2006-07-16 Thread Geir Magnusson Jr


Matt Benson wrote:
 --- Geir Magnusson Jr [EMAIL PROTECTED] wrote:
 Andrey Chernyshev wrote:
 [SNIP]
 I guess the primary job of these scripts is to
 setup the classpath
 correctly.
 We can get of them under assumption that everyone
 has a cpptasks
 (which is needed for native code compilation) and
 antcontrib packages
 installed with the Ant.
 And as soon as we get rid of the need for
 cpptasks ;)

 I wonder if we can add them to the classpath in the
 first ant-script we
 run, and then have them avail for invoked scripts.

 
 Seriously, if the native build is switched to a make
 approach, it wouldn't be impossible to remove the ac
 dependency from what I can see in the drlvm buildfile.
  Personally I would probably prefer the cpptasks be
 used but grudgingly admit that actual C hackers are
 probably more accustomed to make.  ;)
 
 Beyond that, however, antcontrib is THE most often
 mentioned/recommended 3rd-party package on Ant's user
 lists; 

Why don't you guys fold this into ant then?

 more than one of its developers are also Ant
 committers.  I don't know that I see the harm in
 simply requiring that the user install antcontrib (and
 cpptasks, while it is used).  The user can simply drop
 the jars into $ANT_HOME/lib (actually I don't set
 ANT_HOME but let the location of the invoker script
 along my PATH pick it up, but that's a different
 story).  

Because it's annoying when you need to modify standard tools just for
one project...

____

- TO-DO LIST -
A. Write out the part of the thread above from the words "And as soon" up to and including the words "for invoked scripts.".
B. Based on the thread above, decide whether each statement agrees with it, and answer yes or no with the deciding words from the thread quoted exactly: (i) One writer would probably prefer that cpptasks be used. (ii) The scripts' primary job is guessed to be compiling native code. (iii) The writer who mentions ANT_HOME sets it.
C. According to the thread, where can the user drop the jars?

- DATA EXTRACT -
____

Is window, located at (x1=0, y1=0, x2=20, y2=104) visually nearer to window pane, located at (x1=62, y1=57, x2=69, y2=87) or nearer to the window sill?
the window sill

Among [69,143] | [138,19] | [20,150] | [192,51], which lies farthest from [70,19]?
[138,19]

____

- RESPONSES TO THE EXERCISE -
A.
And as soon as we get rid of the need for
 cpptasks ;)

 I wonder if we can add them to the classpath in the
 first ant-script we
 run, and then have them avail for invoked scripts.

B.
(i) Yes: "Personally I would probably prefer the cpptasks be used"
(ii) No: "I guess the primary job of these scripts is to setup the classpath correctly."
(iii) No: "actually I don't set ANT_HOME"

C. Into $ANT_HOME/lib.